## 阅读原文
+===+
回顾前文我们讲解了重组蛋白原核表达系统，以及常用到的蛋白表达标签。那么问题来了，蛋白纯化成功后，这些珍贵的蛋白能用来做什么呢？

1.WB

首先这是第一步，也是容易忽略的一步。它可以帮你确定所纯化的是否是目的蛋白，别白忙活。简单来说就是通过凝胶电泳分离蛋白质，再将蛋白电转至膜上，利用抗体与目标蛋白的特异性结合进行显色检测，验证是否是目的蛋白。

步骤：

制样（上样缓冲液煮样）→电泳（SDS PAGE分离蛋白）→转膜（PVDF膜/NC膜）→封闭（5% BSA或脱脂牛奶室温封闭1小时或4℃过夜）→孵一抗（4℃过夜孵育更省抗体）→孵二抗→显影（避光）

2. CO-IP

想要确定两个蛋白在体内是否发生互作，CO-IP是你的理想选择。说白了，就是利用抗原抗体的特异性结合，固定于磁珠上的抗体能够拉出目标抗原以及互作蛋白。

步骤：

预清（裂解液+磁珠除去非特异性结合）→孵育IP级一抗（裂解液中加一抗4℃过夜）→抓复合物（磁珠与一抗Fc区域结合）→洗脱（抗体A+蛋白X+蛋白Y）→WB验证（CO-IP的产物必须通过WB才能证明互作蛋白的存在）

3. 染色质免疫共沉淀（ChIP）

ChIP和CO-IP原理类似，区别是研究对象是DNA和蛋白。是通过甲醛交联固定细胞内与DNA结合的蛋白，超声打断DNA后，用抗体富集目标蛋白及其结合的DNA片段。
+===+
## 数据内容

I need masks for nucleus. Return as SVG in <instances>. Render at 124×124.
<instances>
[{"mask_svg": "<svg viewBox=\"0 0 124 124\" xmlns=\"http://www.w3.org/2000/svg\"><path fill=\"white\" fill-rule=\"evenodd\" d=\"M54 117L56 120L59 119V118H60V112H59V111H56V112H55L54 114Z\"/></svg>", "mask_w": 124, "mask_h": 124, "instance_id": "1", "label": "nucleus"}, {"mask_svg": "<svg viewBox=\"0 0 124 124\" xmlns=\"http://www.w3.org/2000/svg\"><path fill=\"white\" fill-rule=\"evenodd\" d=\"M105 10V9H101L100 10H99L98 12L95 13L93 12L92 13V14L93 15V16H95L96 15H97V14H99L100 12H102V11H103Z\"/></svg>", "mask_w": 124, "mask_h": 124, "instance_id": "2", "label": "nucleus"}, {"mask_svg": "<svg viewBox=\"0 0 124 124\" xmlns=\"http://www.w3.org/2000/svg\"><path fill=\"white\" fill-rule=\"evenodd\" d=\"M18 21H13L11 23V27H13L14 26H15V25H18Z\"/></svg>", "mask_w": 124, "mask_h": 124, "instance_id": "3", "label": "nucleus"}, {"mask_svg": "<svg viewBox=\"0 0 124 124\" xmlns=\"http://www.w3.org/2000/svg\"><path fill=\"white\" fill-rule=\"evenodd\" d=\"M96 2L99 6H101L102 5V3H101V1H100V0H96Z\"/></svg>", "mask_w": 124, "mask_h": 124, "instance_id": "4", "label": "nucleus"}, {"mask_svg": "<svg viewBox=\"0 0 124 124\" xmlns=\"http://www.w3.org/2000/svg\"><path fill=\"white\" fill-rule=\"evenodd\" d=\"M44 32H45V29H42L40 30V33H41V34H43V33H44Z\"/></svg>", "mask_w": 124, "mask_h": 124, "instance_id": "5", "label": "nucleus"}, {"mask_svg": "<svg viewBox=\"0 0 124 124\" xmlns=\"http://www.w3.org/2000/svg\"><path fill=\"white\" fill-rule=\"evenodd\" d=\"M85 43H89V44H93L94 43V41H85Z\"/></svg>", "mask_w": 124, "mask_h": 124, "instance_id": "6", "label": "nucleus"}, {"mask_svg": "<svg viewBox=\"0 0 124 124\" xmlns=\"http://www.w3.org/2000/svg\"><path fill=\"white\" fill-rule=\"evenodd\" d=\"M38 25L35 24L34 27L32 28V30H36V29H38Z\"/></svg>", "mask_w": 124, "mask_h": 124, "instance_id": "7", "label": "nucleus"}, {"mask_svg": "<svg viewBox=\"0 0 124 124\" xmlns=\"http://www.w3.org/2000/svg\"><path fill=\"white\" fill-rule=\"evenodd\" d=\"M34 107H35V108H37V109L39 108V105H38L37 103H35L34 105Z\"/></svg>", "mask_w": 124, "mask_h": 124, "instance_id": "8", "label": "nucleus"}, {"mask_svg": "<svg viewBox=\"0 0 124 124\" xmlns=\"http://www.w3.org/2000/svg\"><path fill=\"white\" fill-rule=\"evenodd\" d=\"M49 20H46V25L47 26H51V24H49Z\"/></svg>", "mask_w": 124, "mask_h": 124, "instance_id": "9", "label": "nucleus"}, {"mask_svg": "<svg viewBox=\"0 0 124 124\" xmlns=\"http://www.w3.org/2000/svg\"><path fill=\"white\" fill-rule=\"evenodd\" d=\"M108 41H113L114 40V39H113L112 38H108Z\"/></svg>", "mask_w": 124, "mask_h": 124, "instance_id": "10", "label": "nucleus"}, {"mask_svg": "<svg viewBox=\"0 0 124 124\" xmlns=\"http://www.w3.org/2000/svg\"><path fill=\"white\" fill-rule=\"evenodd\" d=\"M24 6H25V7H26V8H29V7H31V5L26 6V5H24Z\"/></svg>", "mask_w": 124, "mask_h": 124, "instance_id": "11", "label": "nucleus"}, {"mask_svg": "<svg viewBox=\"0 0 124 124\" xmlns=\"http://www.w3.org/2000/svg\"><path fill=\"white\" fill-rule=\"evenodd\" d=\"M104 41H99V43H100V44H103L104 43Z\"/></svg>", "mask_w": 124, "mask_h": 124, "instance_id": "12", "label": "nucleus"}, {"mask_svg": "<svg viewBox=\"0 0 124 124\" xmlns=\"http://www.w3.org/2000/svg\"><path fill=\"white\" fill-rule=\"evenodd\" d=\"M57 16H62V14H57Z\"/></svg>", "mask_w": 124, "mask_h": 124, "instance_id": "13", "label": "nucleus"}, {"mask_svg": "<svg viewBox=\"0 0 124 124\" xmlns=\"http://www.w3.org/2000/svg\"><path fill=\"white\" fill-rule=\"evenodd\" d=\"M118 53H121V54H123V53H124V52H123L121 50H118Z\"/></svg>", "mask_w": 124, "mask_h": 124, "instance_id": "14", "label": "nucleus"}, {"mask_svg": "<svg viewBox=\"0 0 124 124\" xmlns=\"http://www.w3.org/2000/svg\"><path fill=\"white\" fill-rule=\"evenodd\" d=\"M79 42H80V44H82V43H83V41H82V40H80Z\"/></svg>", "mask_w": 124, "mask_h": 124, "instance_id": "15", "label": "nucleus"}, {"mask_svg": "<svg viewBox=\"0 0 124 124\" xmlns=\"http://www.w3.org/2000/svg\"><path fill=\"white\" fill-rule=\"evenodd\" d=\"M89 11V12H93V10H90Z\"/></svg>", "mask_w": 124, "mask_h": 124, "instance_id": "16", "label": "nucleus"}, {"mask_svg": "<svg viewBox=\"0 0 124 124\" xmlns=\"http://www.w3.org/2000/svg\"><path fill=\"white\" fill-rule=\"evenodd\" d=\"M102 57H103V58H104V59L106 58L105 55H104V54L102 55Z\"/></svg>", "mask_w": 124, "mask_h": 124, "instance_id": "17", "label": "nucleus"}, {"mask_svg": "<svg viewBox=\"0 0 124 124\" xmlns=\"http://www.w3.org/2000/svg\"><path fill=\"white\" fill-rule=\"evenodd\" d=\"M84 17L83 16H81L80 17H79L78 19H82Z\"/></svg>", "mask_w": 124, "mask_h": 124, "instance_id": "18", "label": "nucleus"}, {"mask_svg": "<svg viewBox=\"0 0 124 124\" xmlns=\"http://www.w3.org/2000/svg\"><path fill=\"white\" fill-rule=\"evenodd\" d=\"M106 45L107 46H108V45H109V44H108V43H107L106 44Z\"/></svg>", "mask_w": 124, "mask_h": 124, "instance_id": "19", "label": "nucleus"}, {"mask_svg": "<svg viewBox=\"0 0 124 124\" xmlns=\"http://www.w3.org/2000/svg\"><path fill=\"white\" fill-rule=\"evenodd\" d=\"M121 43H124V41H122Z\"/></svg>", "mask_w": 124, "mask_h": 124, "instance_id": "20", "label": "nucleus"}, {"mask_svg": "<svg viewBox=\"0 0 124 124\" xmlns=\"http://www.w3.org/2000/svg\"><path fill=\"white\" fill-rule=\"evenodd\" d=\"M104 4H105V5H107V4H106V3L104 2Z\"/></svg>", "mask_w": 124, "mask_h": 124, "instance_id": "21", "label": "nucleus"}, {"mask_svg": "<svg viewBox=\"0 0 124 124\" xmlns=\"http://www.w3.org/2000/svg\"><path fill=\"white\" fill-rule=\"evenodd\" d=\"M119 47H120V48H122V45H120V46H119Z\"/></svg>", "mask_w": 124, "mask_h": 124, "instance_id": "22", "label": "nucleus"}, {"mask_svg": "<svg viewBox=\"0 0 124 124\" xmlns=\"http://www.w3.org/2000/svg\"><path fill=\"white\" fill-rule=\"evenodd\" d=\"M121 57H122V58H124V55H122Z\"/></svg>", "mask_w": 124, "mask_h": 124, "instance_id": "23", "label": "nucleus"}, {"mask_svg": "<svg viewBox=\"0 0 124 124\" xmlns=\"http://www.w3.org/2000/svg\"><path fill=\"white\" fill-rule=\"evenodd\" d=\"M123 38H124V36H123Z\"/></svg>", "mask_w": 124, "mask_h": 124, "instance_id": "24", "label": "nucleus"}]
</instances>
+===+
## 练习说明
请续写这篇介绍纯化蛋白用途的短文，从它的最后一句之后接着写。 上面这些行在这里不起任何作用。

## 参考答案
步骤

交联（甲醛固定）→超声破碎（将DNA打碎200-1000 bp片段）→免疫沉淀（加入抗体和磁珠）→解交联（65℃加热，释放DNA）→DNA纯化→PCR分析

4. Pull down

如果同时拥有蛋白A和蛋白B，想知道它们能不能直接互作，而不需要第三者，就选PuII down。一句话来说，就是将携带标签的蛋白A（如GST，His）固定于亲和磁珠上，随后与蛋白B或者细胞裂解液孵育，直接得知是否互作。

步骤（以GST为例）：

纯化蛋白（GST标签和含GST蛋白）→与谷胱甘肽磁珠孵育→与细胞裂解液（含猎物蛋白）孵育→洗脱→WB验证

可靠的实验结果从来不是靠一种技术得到的，这张表可以帮助你快速做出决策，在实际应用中通常是选择几种进行验证，比如CO-IP实验确定的互作蛋白，还需要WB来验证。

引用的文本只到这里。